At the height of the global COVID-19 pandemic, and restless with the familiar four corners of our rooms, my friends and I embarked on a trip to Hawaii. Although this may be perceived as a risky move, one that we were discouraged from taking, it was ultimately a fantastic trip. However, the exciting vacation did not come without restrictions. From constant COVID-19 tests to the strict state mask mandate, unfamiliar restrictions made this trip different from your typical vacation. Being that this was four months ago, the vaccination rollout was in its beginning stages. According to current reports, around 55% of Americans aged 18 and over have received at least the first dose, which positions the travel and vacation industry in an entirely different place than it was months ago.

As vaccinations become more readily available, consumers are beginning to feel more comfortable with traveling. Responding accordingly, the Centers for Disease Control (CDC) stated that fully vaccinated individuals are allowed to travel domestically without being required to quarantine or show proof of a negative COVID-19 test. Although the CDC remains cautious with regards to international travel, these new guidelines are a step in the right direction. As a result of this increased optimism, multiple aspects of the travel industry have benefitted tremendously. According to travel-booking agency Koddi, average hotel prices have seen appreciable progress over the past 30 to 45 days, and are now 5% less than they were one year ago. However, a few weeks ago, prices were set at a significantly higher 11%. The week of April 11, hotel demand in the United States was up 13.7%, the second-highest level this year. According to data from analytics platform Visible Alpha, statements from the top four airline operators predict summer seat capacity at around 78% of 2019 levels, which surpasses current forecasts.

Although various sectors of the travel industry appear to be successful, the cruise industry remains “docked.” This traces back to the beginning of the pandemic when the tumultuous relationship between the CDC and cruise industry began. During the early stages of the pandemic, several cruise travelers were infected with COVID-19. One notable example is the Japanese Diamond Princess cruise, where 700 passengers contracted the virus and fourteen died. A Wall Street Journal investigation concluded that cruise lines continued sailing despite knowing that passengers on board tested positive. This incident portrayed the industry in a negative light. Although the CDC released their “phased plan” to restart cruises, it will be a lengthy and expensive process of practice runs to ensure safety, and cruise ships were deemed high-risk for contraction. Despite the CDC’s stamp of approval for those who are fully vaccinated to travel, there is pushback from cruise industry leaders. President and CEO of Carnival Corporation & plc Arnold Donald expressed to the WSJ, “We’d just like to be treated similarly to the rest of the travel and entertainment and tourism sector.” Cruise industry analyst Stewart Chiron expressed similar sentiments towards the CDC, stating, “Travel is resuming at a very high level.

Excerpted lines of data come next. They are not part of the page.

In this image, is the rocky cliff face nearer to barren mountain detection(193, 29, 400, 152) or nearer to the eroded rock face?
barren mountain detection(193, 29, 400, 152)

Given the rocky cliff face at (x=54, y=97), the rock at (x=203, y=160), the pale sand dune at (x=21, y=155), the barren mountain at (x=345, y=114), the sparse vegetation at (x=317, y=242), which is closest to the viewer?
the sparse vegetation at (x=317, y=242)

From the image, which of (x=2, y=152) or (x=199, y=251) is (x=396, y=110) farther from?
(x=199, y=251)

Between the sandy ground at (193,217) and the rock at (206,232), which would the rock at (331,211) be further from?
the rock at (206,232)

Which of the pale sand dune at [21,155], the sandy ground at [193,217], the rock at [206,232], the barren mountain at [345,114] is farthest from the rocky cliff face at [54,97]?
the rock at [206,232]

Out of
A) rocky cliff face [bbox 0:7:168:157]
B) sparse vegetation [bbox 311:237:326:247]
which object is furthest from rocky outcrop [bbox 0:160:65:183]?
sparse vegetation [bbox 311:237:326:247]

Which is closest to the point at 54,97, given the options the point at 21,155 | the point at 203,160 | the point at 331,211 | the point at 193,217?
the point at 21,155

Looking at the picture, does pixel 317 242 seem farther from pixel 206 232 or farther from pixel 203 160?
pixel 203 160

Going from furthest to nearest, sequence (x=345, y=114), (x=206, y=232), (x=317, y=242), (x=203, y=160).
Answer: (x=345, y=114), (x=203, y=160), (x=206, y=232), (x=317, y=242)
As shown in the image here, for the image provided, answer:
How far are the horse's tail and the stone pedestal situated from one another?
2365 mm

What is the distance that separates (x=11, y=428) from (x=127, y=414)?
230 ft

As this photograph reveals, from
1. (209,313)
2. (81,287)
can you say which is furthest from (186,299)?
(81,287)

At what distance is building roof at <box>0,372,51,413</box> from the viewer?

Airplanes and hotels are packed, and no industry is better suited to restart than cruising. The lines are prepared, safety protocols are in place and now, with the high level of vaccine distribution, they feel it’s a good time to resume operations.” 

Whether the CDC’s extreme caution towards cruises is justified or not is a point of contention, but resulting from this is an inherent conflict between those looking to recall the past and others who would like to forget it. As Tara Kirk Sell, an assistant professor at the Johns Hopkins Center for Health Security, explains, “the C.D.C. wants to prevent people from getting sick and the cruise lines want to go back to business and start making money … so there’s going to be a central disconnect and tension there as we sort our way through this pandemic.” Although the comment refers to cruises, this tension will likely remain until the travel industry experiences a complete rebound.

Photo Caption: Although various sectors of the travel industry appear to be successful, the cruise industry remains “docked.”